Logo, a primeira reação do presidente foi se
revoltar contra esse “ataque especulativo”, aumentar suas críticas ao BC e
afirmar que não faria um ajuste fiscal às custas de demandas sociais.
Eventualmente, a depreciação do câmbio levou à conclusão de que não importava
se a desancoragem era injusta - e que o governo precisava agir para evitar que
ela se intensificasse.
Mas essa correção de rota demorou - e ocorreu
mais de dois anos antes do pleito presidencial de 2026, e com o Planalto ainda
muito confiante nas chances de reeleição de Lula.
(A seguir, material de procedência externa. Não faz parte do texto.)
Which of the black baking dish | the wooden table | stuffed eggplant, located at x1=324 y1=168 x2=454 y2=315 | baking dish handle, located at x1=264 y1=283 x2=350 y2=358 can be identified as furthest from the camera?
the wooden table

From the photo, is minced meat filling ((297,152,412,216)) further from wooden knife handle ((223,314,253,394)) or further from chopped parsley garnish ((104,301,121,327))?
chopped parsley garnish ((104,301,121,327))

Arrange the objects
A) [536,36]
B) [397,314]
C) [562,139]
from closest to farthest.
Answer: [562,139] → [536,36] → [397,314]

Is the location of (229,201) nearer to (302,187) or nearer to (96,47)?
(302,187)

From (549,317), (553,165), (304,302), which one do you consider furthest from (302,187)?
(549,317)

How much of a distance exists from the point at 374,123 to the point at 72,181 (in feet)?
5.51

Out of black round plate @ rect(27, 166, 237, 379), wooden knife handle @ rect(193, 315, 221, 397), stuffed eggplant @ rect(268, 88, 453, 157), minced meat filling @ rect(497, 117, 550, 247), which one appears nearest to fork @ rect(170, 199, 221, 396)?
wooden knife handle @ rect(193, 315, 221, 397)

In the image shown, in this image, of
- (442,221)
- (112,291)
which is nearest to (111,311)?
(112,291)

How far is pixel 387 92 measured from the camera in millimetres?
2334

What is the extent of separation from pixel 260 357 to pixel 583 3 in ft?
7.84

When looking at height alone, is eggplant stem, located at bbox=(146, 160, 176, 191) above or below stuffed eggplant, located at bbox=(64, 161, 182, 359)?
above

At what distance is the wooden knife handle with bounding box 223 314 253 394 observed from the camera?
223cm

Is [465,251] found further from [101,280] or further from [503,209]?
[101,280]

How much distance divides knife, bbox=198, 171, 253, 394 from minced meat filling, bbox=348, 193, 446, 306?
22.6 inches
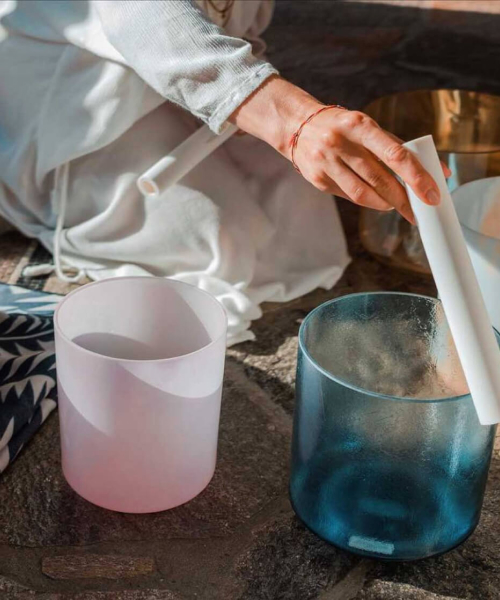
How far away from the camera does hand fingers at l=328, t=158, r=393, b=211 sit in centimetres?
77

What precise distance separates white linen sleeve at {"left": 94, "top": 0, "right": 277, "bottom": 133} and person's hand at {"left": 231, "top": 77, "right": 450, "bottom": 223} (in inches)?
1.9

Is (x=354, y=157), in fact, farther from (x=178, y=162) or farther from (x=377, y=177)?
(x=178, y=162)

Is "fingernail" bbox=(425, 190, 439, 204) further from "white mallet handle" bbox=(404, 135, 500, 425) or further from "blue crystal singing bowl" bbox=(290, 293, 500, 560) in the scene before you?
"blue crystal singing bowl" bbox=(290, 293, 500, 560)

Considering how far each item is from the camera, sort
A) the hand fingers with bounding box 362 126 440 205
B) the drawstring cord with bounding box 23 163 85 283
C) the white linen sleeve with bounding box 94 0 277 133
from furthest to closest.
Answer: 1. the drawstring cord with bounding box 23 163 85 283
2. the white linen sleeve with bounding box 94 0 277 133
3. the hand fingers with bounding box 362 126 440 205

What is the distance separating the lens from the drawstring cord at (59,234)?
1.23 meters

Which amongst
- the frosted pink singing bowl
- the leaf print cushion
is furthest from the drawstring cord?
the frosted pink singing bowl

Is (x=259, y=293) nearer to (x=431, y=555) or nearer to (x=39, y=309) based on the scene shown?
(x=39, y=309)

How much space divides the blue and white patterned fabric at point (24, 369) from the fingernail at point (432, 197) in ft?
1.57

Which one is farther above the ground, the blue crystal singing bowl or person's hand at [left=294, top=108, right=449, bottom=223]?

Logo, ficou mais fácil para o
ministro da Fazenda argumentar que um ajuste em 2024 facilitará o resultado
eleitoral em dois anos. Foi nesse contexto que Haddad encontrou condições
políticas para reagir com maior responsabilidade fiscal.
Mas se, em 2025 ou 2026, Lula tiver menos
apoio político e sentir sua reeleição mais ameaçada, a reação de seu governo
pode ser diferente. Sua equipe tenderá a enxergar críticas do setor privado ou
depreciação de ativos sob um viés político-eleitoral de um setor privado
conservador visando derrubá-lo. Se, este ano, o ministro da Fazenda conseguiu
convencer o presidente a anunciar medidas que sinalizam maior responsabilidade
fiscal, próximo da eleição e com Lula mais desesperado a pressão será para
aprovar exceções à regra fiscal para garantir a vitória nas urnas.
No atual ambiente político, governo e
oposição enxergam o outro lado como uma ameaça ao estado democrático de
direito. Fica cada vez mais claro que essa situação tem repercussões perigosas
para a política econômica: polui a capacidade do governo de ler “sinais” do
setor privado e aumenta a ânsia de evitar a vitória dos adversários.